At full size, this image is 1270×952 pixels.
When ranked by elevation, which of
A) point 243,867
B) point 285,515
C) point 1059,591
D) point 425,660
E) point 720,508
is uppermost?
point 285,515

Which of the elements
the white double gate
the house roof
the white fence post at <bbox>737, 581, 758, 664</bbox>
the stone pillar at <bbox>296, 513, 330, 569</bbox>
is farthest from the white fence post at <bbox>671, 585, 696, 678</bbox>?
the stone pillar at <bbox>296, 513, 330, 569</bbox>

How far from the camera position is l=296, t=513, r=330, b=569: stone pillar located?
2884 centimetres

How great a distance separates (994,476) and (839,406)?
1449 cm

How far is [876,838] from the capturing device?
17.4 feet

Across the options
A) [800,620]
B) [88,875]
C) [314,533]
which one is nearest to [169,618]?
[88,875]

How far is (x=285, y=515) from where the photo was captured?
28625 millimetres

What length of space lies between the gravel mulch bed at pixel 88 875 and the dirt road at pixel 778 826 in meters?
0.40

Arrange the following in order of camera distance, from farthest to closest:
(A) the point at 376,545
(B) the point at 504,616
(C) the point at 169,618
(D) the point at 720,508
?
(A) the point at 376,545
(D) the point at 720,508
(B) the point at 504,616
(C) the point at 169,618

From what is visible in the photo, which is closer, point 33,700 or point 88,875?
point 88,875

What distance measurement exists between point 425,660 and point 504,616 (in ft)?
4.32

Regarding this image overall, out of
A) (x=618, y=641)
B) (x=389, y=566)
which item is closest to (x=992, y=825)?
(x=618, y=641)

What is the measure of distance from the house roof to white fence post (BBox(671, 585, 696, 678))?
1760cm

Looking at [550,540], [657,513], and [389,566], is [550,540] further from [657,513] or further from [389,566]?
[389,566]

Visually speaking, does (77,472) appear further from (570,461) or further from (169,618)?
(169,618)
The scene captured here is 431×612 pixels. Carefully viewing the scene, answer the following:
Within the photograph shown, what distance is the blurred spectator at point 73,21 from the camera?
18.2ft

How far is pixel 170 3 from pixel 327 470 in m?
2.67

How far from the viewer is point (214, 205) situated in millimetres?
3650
● ● ● ● ● ● ●
Switch "camera" to "lens" in the data from the line containing "How far is [876,838]" through the end of the data, and give only those lines back with everything else unchanged.

> _Solution below_
How far is [876,838] from the capturing device?
17.4 feet

Across the options
A) [800,620]
B) [88,875]
C) [314,533]
which one is nearest to [169,618]?
[88,875]

How far is (x=285, y=515) from where the photo was captured?
28625 millimetres

What length of space lies between the gravel mulch bed at pixel 88 875 and the dirt road at pixel 778 826 in meters?
0.40

Arrange the following in order of lens distance, from farthest to closest:
(A) the point at 376,545
(B) the point at 504,616
(C) the point at 169,618
(D) the point at 720,508
?
(A) the point at 376,545
(D) the point at 720,508
(B) the point at 504,616
(C) the point at 169,618

From what is visible in the photo, which is closer, point 33,700 or point 88,875?
point 88,875

What distance measurement exists between point 425,660 and point 504,616 (in ft)?
4.32

Regarding this image overall, out of
A) (x=618, y=641)
B) (x=389, y=566)
which item is closest to (x=992, y=825)?
(x=618, y=641)

What is the measure of distance from the house roof to white fence post (BBox(671, 585, 696, 678))?
1760cm

Looking at [550,540], [657,513], and [389,566], is [550,540] further from [657,513] or further from [389,566]?
[389,566]

Visually speaking, does (77,472) appear further from (570,461) or further from (169,618)?
(169,618)
The scene captured here is 431×612 pixels. Carefully viewing the scene, answer the following:
Within the photograph shown, what distance is the blurred spectator at point 73,21 from the lens?
18.2ft

How far is pixel 170 3 from pixel 327 470 in m?
2.67

How far from the viewer is point (214, 205) situated in millimetres?
3650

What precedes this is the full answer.